Letter 4

24th November, 1945
Yesterday I wrote to you about Bhagavan talking sometimes of the marriage festival of “Father and Mother.”
Not only that, but whenever devotees bring newly wedded couples in their family to pay homage at the lotus feet of Sri Bhagavan, he blesses them with his wonted gracious smile; he listens with interest to all the various incidents of the marriage. If you observe Bhagavan’s face on such occasions, you can see the same amusement which our elders used to show when they witnessed the dolls’ marriages that we performed in our childhood days.

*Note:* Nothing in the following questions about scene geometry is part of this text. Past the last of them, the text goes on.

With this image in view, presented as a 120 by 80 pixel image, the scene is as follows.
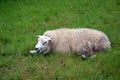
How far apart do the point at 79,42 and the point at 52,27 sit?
2739 millimetres

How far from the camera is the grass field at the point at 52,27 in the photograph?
8.38 meters

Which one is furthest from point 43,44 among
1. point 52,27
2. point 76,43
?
point 52,27

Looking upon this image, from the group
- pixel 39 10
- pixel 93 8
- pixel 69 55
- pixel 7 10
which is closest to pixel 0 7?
pixel 7 10

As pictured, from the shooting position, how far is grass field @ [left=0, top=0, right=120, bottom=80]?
27.5 ft

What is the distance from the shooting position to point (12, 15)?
1379 centimetres

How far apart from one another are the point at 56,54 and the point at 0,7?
20.5 ft

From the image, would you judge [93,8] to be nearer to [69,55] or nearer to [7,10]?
[7,10]

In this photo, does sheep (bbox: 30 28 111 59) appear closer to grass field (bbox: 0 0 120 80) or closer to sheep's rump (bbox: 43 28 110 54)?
sheep's rump (bbox: 43 28 110 54)

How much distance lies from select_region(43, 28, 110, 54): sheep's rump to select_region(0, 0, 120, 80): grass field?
0.29 meters

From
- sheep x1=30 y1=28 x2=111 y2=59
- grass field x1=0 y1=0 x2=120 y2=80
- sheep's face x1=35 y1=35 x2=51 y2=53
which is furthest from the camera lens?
sheep x1=30 y1=28 x2=111 y2=59

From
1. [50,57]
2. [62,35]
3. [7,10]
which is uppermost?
[7,10]

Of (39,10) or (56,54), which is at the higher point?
(39,10)

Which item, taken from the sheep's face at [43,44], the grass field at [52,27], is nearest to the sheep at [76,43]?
the sheep's face at [43,44]

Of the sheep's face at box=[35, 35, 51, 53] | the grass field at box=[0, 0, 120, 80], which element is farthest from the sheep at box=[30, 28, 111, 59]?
the grass field at box=[0, 0, 120, 80]
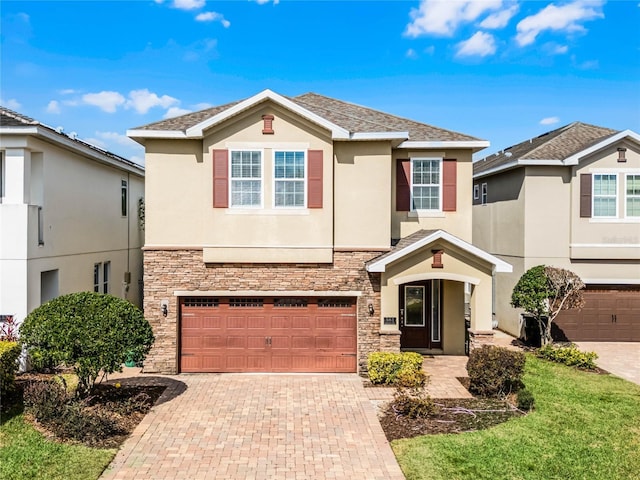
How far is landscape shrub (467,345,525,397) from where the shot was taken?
11.1 m

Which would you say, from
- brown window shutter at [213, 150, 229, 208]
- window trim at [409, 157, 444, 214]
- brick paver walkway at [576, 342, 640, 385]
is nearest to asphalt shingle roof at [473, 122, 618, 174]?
window trim at [409, 157, 444, 214]

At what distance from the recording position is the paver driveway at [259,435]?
7.86 m

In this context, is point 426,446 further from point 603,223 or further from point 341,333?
point 603,223

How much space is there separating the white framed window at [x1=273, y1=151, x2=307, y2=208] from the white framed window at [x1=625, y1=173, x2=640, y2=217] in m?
11.8

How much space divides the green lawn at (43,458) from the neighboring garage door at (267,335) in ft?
16.2

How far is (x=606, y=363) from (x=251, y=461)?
11842 millimetres

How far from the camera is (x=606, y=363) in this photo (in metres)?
14.6

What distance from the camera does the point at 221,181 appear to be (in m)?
13.0

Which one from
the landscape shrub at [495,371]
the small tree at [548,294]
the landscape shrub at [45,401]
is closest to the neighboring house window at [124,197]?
the landscape shrub at [45,401]

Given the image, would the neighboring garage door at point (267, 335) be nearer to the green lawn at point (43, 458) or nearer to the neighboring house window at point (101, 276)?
the green lawn at point (43, 458)

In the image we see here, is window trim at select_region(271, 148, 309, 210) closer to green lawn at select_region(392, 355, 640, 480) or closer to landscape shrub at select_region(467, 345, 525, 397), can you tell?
landscape shrub at select_region(467, 345, 525, 397)

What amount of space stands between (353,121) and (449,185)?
3.47 metres

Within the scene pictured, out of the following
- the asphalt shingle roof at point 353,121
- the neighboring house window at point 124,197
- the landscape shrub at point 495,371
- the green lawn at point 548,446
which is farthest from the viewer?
the neighboring house window at point 124,197

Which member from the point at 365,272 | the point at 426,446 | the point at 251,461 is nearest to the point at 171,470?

Prabhavati got married not long ago. It must have been about a year back. For about two years before her marriage she was staying here. She is a girl from Maharashtra, good- looking and cultured. She wanted to be a great bhakta (devotee) like Saint Meerabai and so used to sing and dance and say that she would never marry, and she would don ochre garments and behave like a naughty child before Sri Bhagavan. Bhagavan knew that her naughtiness would not leave her until she got married. At last somehow she did get married. Immediately after that the bride and bridegroom came in their wedding attire with their relatives and offerings of fruits and flowers and bowed down before Bhagavan.

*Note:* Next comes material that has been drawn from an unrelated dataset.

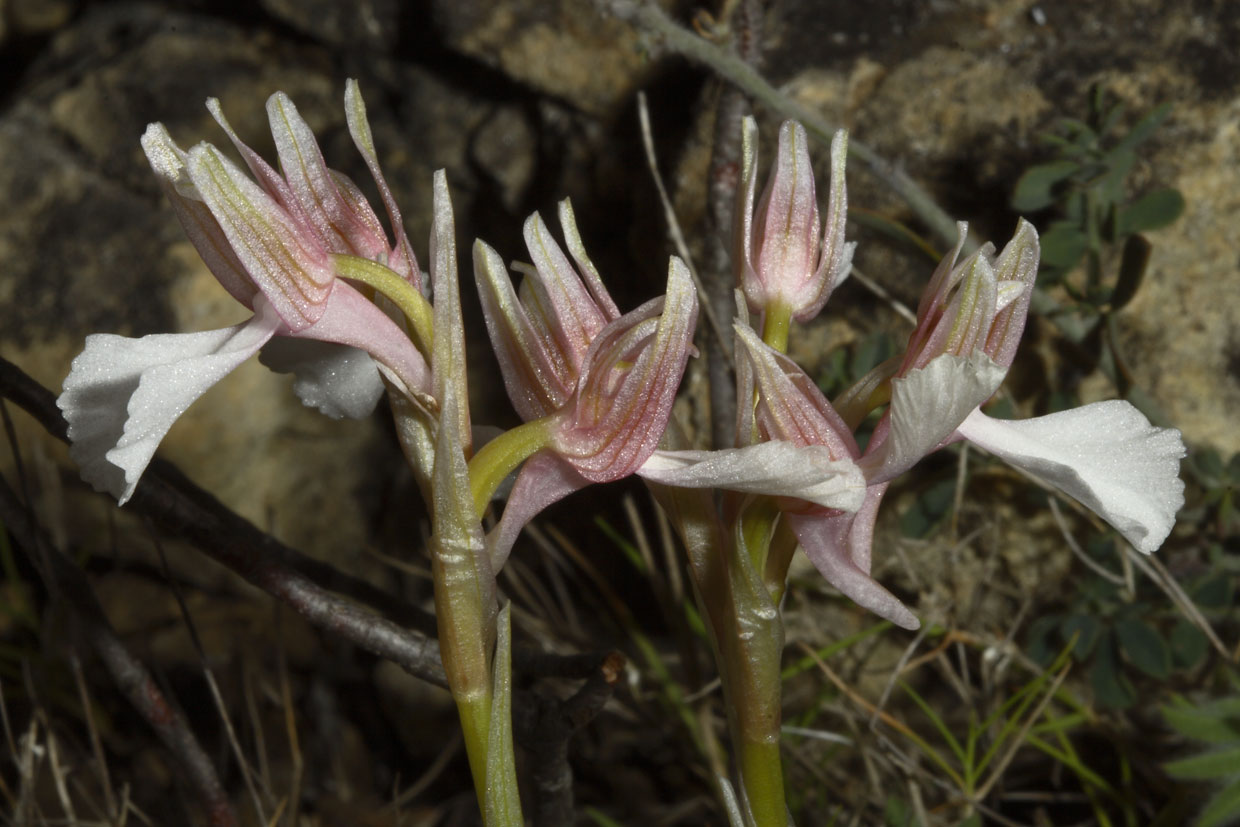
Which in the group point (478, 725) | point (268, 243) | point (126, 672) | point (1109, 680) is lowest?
point (1109, 680)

After a stay of two or three days she came one morning at 8 o’clock with her husband seeking Bhagavan’s blessings before leaving to set up home in her husband’s place. Squirrels were playing about Bhagavan’s sofa and peacocks were wandering outside the hall. There were not many people; it was calm and quiet in the hall, the young man bowed down to Bhagavan with awe and respect, took leave of him and stood waiting at the side of the doorway. With downcast looks and bubbling shyness and tearful eyes, the beloved child of the Ashram, while waiting there for Bhagavan’s permission, looked like Shakuntala trying to tear herself away from the Kanva Ashram[1]. Bhagavan nodded his head in token of permission, and then she bowed down to him. No sooner had she crossed the threshold than Bhagavan remarked, looking at me, “It was only yesterday, she had the chapter of Krishnavatar in Bhagavata copied out by Sundaresa Iyer.” I said with delight, “When next she comes here, she will come with a child in her arms.” Meanwhile she began to sing a full-throated song full of devotion with voice as sweet as a Kokila while going round the hall in pradakshina (circumambulation). Bhagavan was evidently moved and like Kanva Rishi himself, he said, “Do you hear the hymn from Mukundamala?[2]” My eyes were filled with tears.

I went out and gave her my blessings while she again and again prostrated herself to Bhagavan; then I saw her out of the Ashram and returned to the hall. I do not know if you will consider this an exaggeration, but I may tell you that the stories we have read in the Puranas are being re- enacted here and now before our very eyes.